Task 1:
In the passage below on the Texas voting bill, what vote threshold does the filibuster set up for bringing legislation to the Senate floor?

Though it represented a mostly temporary victory, the walkout has given them an opening to attempt to anchor the federal fight over voting rights in a state with a long history of intentional discrimination against voters of color at the hands of state lawmakers.
While making the rounds Tuesday on Capitol Hill, the message they brought to Congress was twofold. Their first argument was that Texas is a clear exhibit for the need for the two main federal voting bills.The second was that the extraordinary legislative measure they took to block the legislation — just the fourth quorum break in modern Texas history — was no easy feat, but if they could go to those lengths, so could Congress.
“[We want] to emphasize that what we did was not easy. It’s really hard to get 51 politicians, elected officials running in the same direction,” Hinojosa said. “We figured out how to do this as a minority party — how to protect voting rights. Certainly, Washington [and] the Senate Democrats can figure this out, too.”
SB 7 would have brought sweeping changes to Texas elections. It restricted voting hours, narrowed the latitude local officials have to run elections, tightened the rules for voting by mail and bolstered access for partisan poll watchers, among several more changes to elections. Though Democrats prevented a vote on the legislation before a fatal deadline, Republicans are determined to pass it in a soon-to-be-called special legislative session.
The fight over Republicans’ latest bid to restrict voting in Texas has played out as the GOP’s political dominance of the state has waned a bit in recent years. As Texas’ electorate grows increasingly diverse, members of both parties have wondered if it will eventually go the way of two other diverse, formerly reliably red states, Georgia and Arizona, which voted for Democrats in the presidential and Senate races last year.
Backed by civil rights groups who repeatedly warned that the bill possibly violated federal protections for voters of color, Democrats have rooted their opposition in concerns that the Texas legislation will make it harder to vote for groups long marginalized in the state and who are the most likely to be shut out when voting procedures are further tightened. Republicans, who have vowed to pass the legislation this summer, have countered that the bill was drawn up as race-neutral measure meant to safeguard elections from fraudulent votes, even though there is virtually no evidence of widespread fraud.
The two pieces of federal legislation the Texas Democrats are advocating for in their trip — the sweeping For the People Act and the more narrowly tailored John Lewis Voting Rights Advancement Act — would preempt significant portions of the Texas legislation that nearly became law. But they face a challenging path in the U.S. Senate.
There are 50 senators from each party, and the vice president serves as a tie-breaker in her capacity as president of the Senate. But while Senate bills only need a simple majority to pass, action on the legislation has been held back by a legislative maneuver called the filibuster, which sets up a 60-vote threshold to bring legislation to the floor in the chamber.

Material provided:
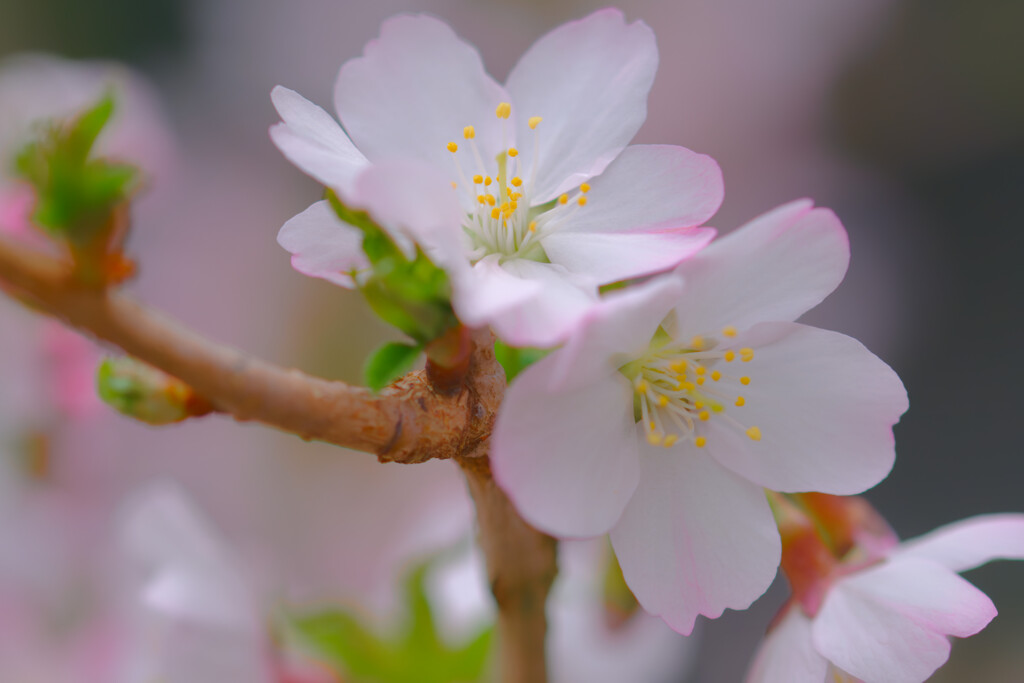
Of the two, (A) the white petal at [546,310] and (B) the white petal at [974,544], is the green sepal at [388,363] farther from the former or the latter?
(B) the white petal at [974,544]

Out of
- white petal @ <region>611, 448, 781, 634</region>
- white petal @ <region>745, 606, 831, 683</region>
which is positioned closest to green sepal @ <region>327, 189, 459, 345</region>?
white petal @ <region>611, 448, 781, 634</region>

Task 2:
Reproduce, line for line, the records that follow the passage on the Texas voting bill, omitting the pictures.

Written reply 1:
A 60-vote threshold.

Written reply 2:
Of the two, (A) the white petal at [546,310] and (B) the white petal at [974,544], is the green sepal at [388,363] farther from the former or the latter?
(B) the white petal at [974,544]

Out of
- white petal @ <region>611, 448, 781, 634</region>
- white petal @ <region>745, 606, 831, 683</region>
which is positioned closest to green sepal @ <region>327, 189, 459, 345</region>?
white petal @ <region>611, 448, 781, 634</region>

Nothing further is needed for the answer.